[Records from a data collection]
* * *

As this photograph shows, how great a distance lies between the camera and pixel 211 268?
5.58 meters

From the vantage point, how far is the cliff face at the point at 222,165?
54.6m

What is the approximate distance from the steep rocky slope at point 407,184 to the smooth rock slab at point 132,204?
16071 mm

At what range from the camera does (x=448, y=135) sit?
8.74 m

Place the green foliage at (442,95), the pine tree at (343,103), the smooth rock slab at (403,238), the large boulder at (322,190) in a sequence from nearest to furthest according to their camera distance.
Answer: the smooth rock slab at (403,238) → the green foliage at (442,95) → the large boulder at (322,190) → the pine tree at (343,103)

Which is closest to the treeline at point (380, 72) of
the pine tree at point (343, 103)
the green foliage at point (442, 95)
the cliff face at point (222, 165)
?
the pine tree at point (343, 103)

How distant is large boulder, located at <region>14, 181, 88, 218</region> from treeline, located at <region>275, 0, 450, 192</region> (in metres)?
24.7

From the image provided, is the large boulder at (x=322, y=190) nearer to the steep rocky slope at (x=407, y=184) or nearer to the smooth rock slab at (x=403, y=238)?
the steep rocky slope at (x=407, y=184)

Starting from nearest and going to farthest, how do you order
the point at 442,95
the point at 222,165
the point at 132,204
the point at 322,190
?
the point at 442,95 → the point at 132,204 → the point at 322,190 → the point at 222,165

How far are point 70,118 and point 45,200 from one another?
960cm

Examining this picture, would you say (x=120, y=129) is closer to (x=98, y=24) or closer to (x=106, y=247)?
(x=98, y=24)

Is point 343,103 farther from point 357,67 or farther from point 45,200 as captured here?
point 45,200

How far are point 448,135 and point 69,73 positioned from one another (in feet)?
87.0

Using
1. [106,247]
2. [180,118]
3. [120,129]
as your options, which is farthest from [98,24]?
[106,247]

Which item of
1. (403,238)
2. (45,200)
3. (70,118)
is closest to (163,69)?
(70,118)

* * *

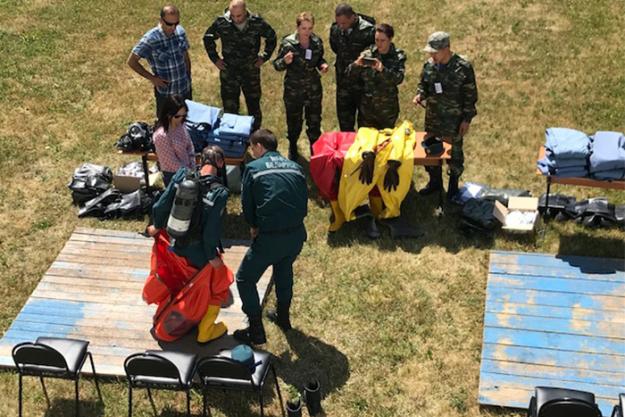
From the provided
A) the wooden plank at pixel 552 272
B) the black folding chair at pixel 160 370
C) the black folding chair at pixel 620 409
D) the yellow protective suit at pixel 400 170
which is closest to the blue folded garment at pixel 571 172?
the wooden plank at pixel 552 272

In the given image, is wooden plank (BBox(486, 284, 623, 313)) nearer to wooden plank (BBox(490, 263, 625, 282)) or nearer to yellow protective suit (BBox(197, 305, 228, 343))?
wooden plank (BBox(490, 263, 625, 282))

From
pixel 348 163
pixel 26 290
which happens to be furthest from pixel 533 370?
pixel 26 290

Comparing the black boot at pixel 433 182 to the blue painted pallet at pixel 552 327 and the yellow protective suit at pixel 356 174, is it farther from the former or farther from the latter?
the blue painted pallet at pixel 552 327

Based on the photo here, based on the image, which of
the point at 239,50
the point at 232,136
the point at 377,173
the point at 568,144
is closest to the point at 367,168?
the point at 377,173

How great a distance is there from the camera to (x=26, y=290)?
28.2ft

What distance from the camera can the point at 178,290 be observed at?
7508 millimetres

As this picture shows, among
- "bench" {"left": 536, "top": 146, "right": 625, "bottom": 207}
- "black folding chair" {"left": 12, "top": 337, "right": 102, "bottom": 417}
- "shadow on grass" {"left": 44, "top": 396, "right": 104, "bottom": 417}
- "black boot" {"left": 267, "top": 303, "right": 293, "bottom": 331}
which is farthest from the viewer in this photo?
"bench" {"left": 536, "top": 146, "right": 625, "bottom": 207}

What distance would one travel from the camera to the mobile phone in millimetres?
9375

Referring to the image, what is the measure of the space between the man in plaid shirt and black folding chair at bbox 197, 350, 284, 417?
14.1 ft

* * *

Return every line of the material above that contains the string "slab", treating uppercase and lowercase as different.

What is the approximate distance from the steep rocky slope at point 407,184 to the smooth rock slab at point 132,204?
Place the green foliage at (442,95), the pine tree at (343,103), the smooth rock slab at (403,238), the large boulder at (322,190) in a sequence from nearest to furthest according to their camera distance.
Answer: the smooth rock slab at (403,238) → the green foliage at (442,95) → the large boulder at (322,190) → the pine tree at (343,103)
From the image provided, is the large boulder at (x=322, y=190) nearer to the steep rocky slope at (x=407, y=184) or nearer to the smooth rock slab at (x=403, y=238)?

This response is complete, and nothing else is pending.